The cholesterol metabolite 27-hydroxycholesterol can trigger the growth and metastasis of breast tumors in postmenopausal women, according to a study reported in Science.

Evidence linking metabolic syndrome with cancer has been building steadily, but the underlying mechanisms remain poorly understood. New findings recently reported in Science implicate a cholesterol metabolite, 27-hydroxycholesterol (27HC), in the growth and metastasis of breast tumors in postmenopausal women.

“The findings suggest that strategies aimed at lowering 27HC may have utility in the treatment and prevention of breast cancer,” says lead author Donald McDonnell, PhD, a professor of medicine at Duke University School of Medicine in Durham, NC.

The investigation was launched after McDonnell's lab generated two complementary findings. First, they showed that diets high in fat and cholesterol boost tumor growth in mice bred to express estrogen receptor (ER)–positive breast tumors. Second, they showed that 27HC activates the ER in mouse breast cancer cells. These findings led them to wonder whether it was 27HC or cholesterol itself that increased tumor growth rates.

To find out, the researchers bred mice expressing ER-positive breast tumors with mice that can't produce 27HC because the enzyme that generates the metabolite from cholesterol, known as CYP27A1, is knocked out. Tumor growth rates in the offspring were delayed by roughly 50 days. Conversely, tumor latency was shortened and tumor growth rates were accelerated in a different group of mice that can't degrade 27HC. Taken together, McDonnell explains, those findings implicate 27HC, rather than cholesterol per se, as the tumorigenic molecule.

“The 50-day increase in tumor latency in the CYP27A1 knockout mice is one of the most dramatic phenotypes I've ever seen,” he says.

Working with humanized mouse models for ER-positive breast cancer, the researchers then showed that blocking CYP27A1 expression inhibits the conversion of cholesterol to 27HC. Also in the humanized mouse models, they showed that high CYP27A1 levels in both cancer cells and tumor-associated macrophages correlate with high-grade malignancies and vice versa. That tumor-associated macrophages express CYP27A1 and produce their own 27HC poses a challenge, McDonnell explains, because cholesterol-lowering statins work mainly in the liver. His team aims to determine how best to control 27HC production within tumors.

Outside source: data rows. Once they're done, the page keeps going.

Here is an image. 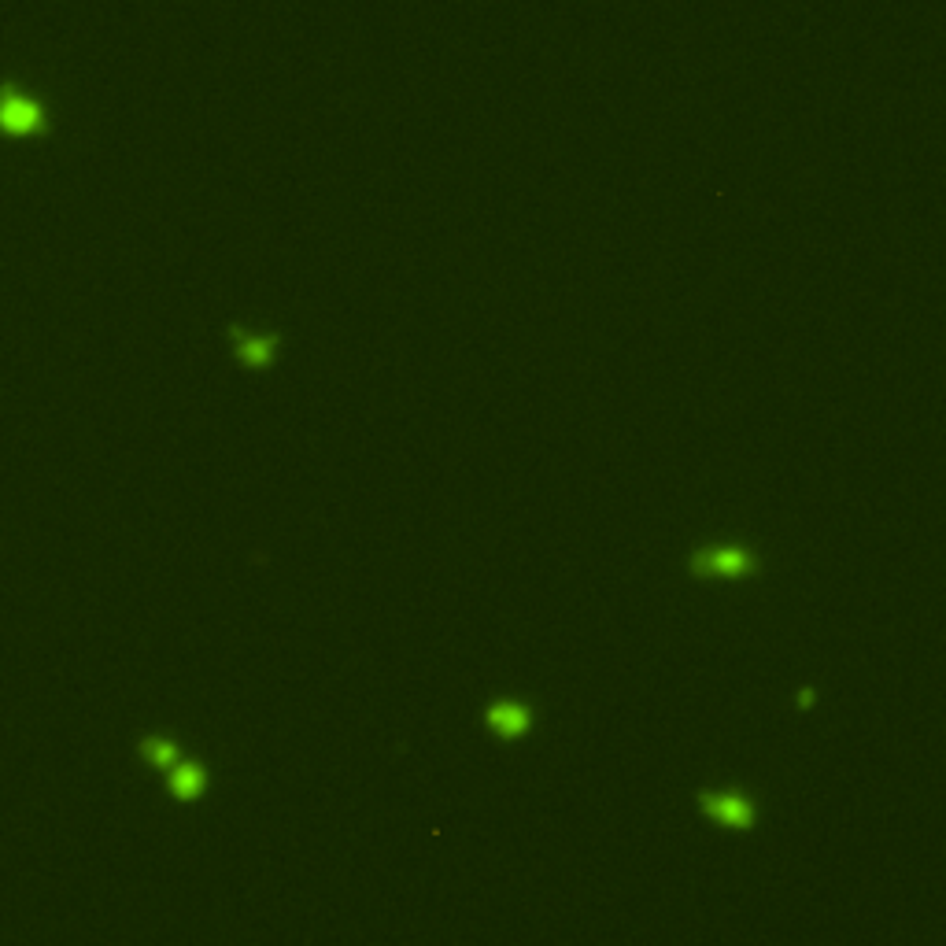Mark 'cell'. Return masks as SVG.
Here are the masks:
<instances>
[{
	"label": "cell",
	"instance_id": "7",
	"mask_svg": "<svg viewBox=\"0 0 946 946\" xmlns=\"http://www.w3.org/2000/svg\"><path fill=\"white\" fill-rule=\"evenodd\" d=\"M141 751L152 758V762H159V765H170L174 762V743L170 740H159V736H152V740H145L141 743Z\"/></svg>",
	"mask_w": 946,
	"mask_h": 946
},
{
	"label": "cell",
	"instance_id": "3",
	"mask_svg": "<svg viewBox=\"0 0 946 946\" xmlns=\"http://www.w3.org/2000/svg\"><path fill=\"white\" fill-rule=\"evenodd\" d=\"M233 352L244 363H270V355L278 348V333H248L244 326H230Z\"/></svg>",
	"mask_w": 946,
	"mask_h": 946
},
{
	"label": "cell",
	"instance_id": "1",
	"mask_svg": "<svg viewBox=\"0 0 946 946\" xmlns=\"http://www.w3.org/2000/svg\"><path fill=\"white\" fill-rule=\"evenodd\" d=\"M754 566L758 555L747 544H706L692 555L695 573H751Z\"/></svg>",
	"mask_w": 946,
	"mask_h": 946
},
{
	"label": "cell",
	"instance_id": "2",
	"mask_svg": "<svg viewBox=\"0 0 946 946\" xmlns=\"http://www.w3.org/2000/svg\"><path fill=\"white\" fill-rule=\"evenodd\" d=\"M41 119H45V111H41V104L34 97H26L23 89H15V85H0V122L8 130H30Z\"/></svg>",
	"mask_w": 946,
	"mask_h": 946
},
{
	"label": "cell",
	"instance_id": "5",
	"mask_svg": "<svg viewBox=\"0 0 946 946\" xmlns=\"http://www.w3.org/2000/svg\"><path fill=\"white\" fill-rule=\"evenodd\" d=\"M488 725L499 728V732H522L525 725H529V710H525L522 703H514V699H503V703H492V710H488Z\"/></svg>",
	"mask_w": 946,
	"mask_h": 946
},
{
	"label": "cell",
	"instance_id": "4",
	"mask_svg": "<svg viewBox=\"0 0 946 946\" xmlns=\"http://www.w3.org/2000/svg\"><path fill=\"white\" fill-rule=\"evenodd\" d=\"M706 810L714 813L717 821H725V825H751V802L743 799V795H736V791H725V795H706Z\"/></svg>",
	"mask_w": 946,
	"mask_h": 946
},
{
	"label": "cell",
	"instance_id": "6",
	"mask_svg": "<svg viewBox=\"0 0 946 946\" xmlns=\"http://www.w3.org/2000/svg\"><path fill=\"white\" fill-rule=\"evenodd\" d=\"M170 784H174V791H178V795H196V791H200V784H204V769H200L196 762L174 765Z\"/></svg>",
	"mask_w": 946,
	"mask_h": 946
}]
</instances>
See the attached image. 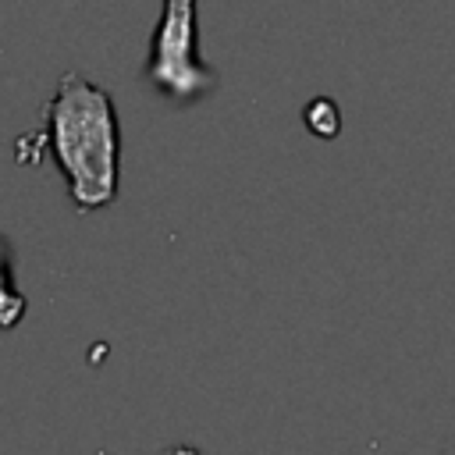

McDonnell's research team also showed that while 27HC boosts tumor growth upon ER binding, it drives breast cancer metastasis by binding to the liver X receptor (LXR). According to McDonnell, this suggests the overall findings are significant not just for ER-positive tumors, but also for tumors that express LXR. His lab is now investigating the spectrum of cancers that express LXR.

Peter Tontonoz, MD, PhD, a professor of pathology and laboratory medicine at the University of California, Los Angeles, who was not associated with the study, says the results “show how diet can lead to elevated levels of a cholesterol metabolite that activates the ER, which is always bad in the case of breast cancer.

“How to target 27HC directly remains a somewhat open question,” he adds, “but the idea itself is provocative.”